In that respect it is remarked that an analysis of the problems occurring with the prior art device revealed that the detector surface of the optical sensor shows a serious risk of getting partially or wholly covered by the material particles. Some materials have been found capable of even permanently damaging the detector surface of the sensor. Both parameters contribute to distorting the optical measurements and thus the calculation of the velocity of the material supply flow. Electrostatic charge sensors have been found to be more sturdy and less sensitive to damages induced by the material flow, so that no corrections need to be done for that and the material flow velocity can be calculated with an improved accuracy. Besides that, electrostatic sensors have been found suitable for use with a broader spectrum of materials (dimensions, shape, chemical composition, optical properties ...) as compared to optical sensors. The present invention presents the additional advantage that a more accurate determination of the velocity is obtained, since the velocity of the flow of fluent material is measured using at least a first and a second sensor positioned at a distance from each other in flow direction of the material, the determination of the velocity thus being based on two distinct measurements conducted on two distinct locations.

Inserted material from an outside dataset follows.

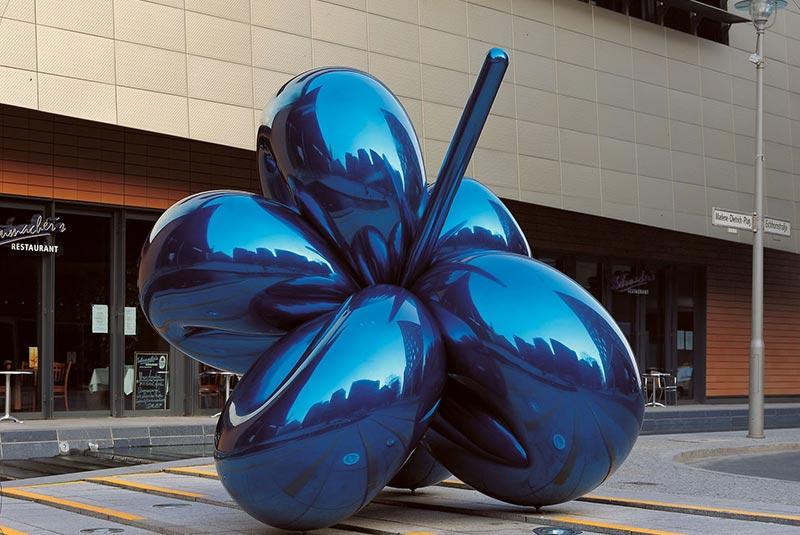 مجسمه گل بادکنکی در برلین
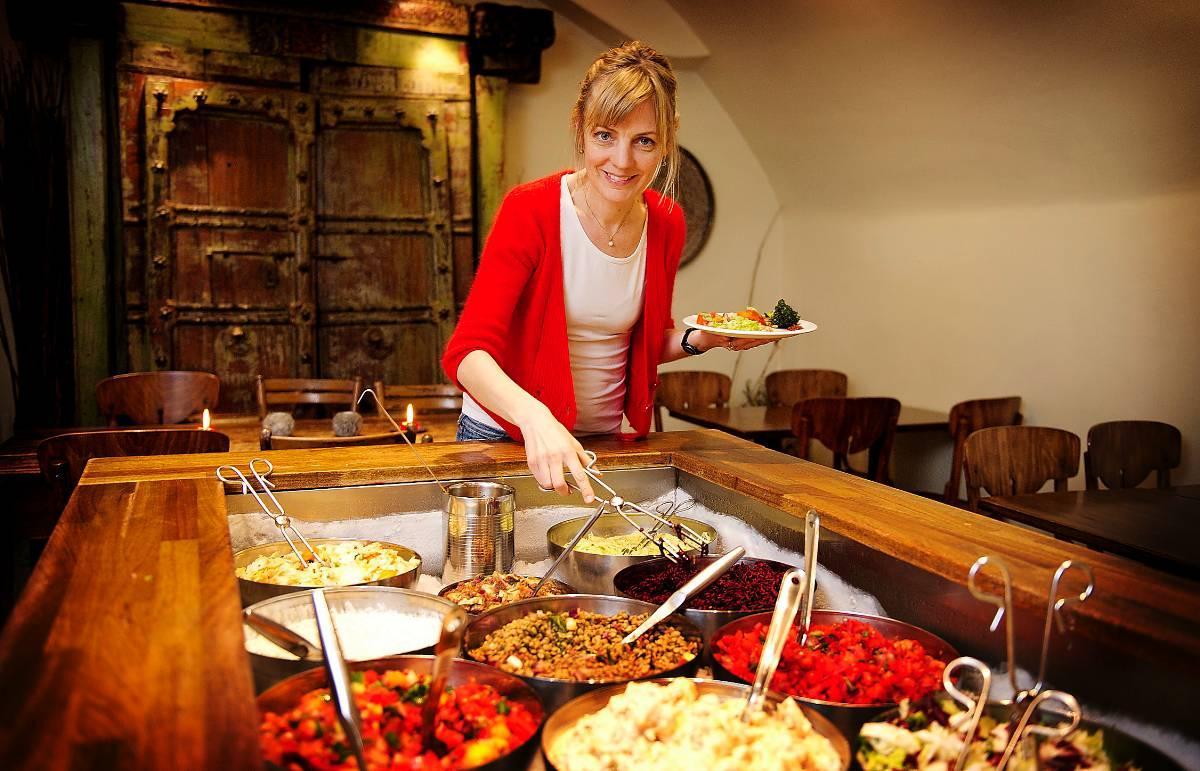 KÖTTFRI MÅNAD Kristina Theander, här på Hermans i Stockholm, hoppas bli bättre på att laga god vegetarisk mat nu när hon ska äta köttfritt i en månad. Om hon tröttnar på grönsaker kan hon testa fjäderfän – det är nämligen inte lika farligt, och funkar också bra med LCHF.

The contribution of the inevitable frictional forces to the force exerted by the material particles to the measuring surface, whereby the frictional forces act on the fluent particles in a direction parallel to the measuring surface, may be minimised by providing the force measuring means which are capable of determining a component of the force exerted onto the measuring surface which extends perpendicular to the mean slope of the measuring surface.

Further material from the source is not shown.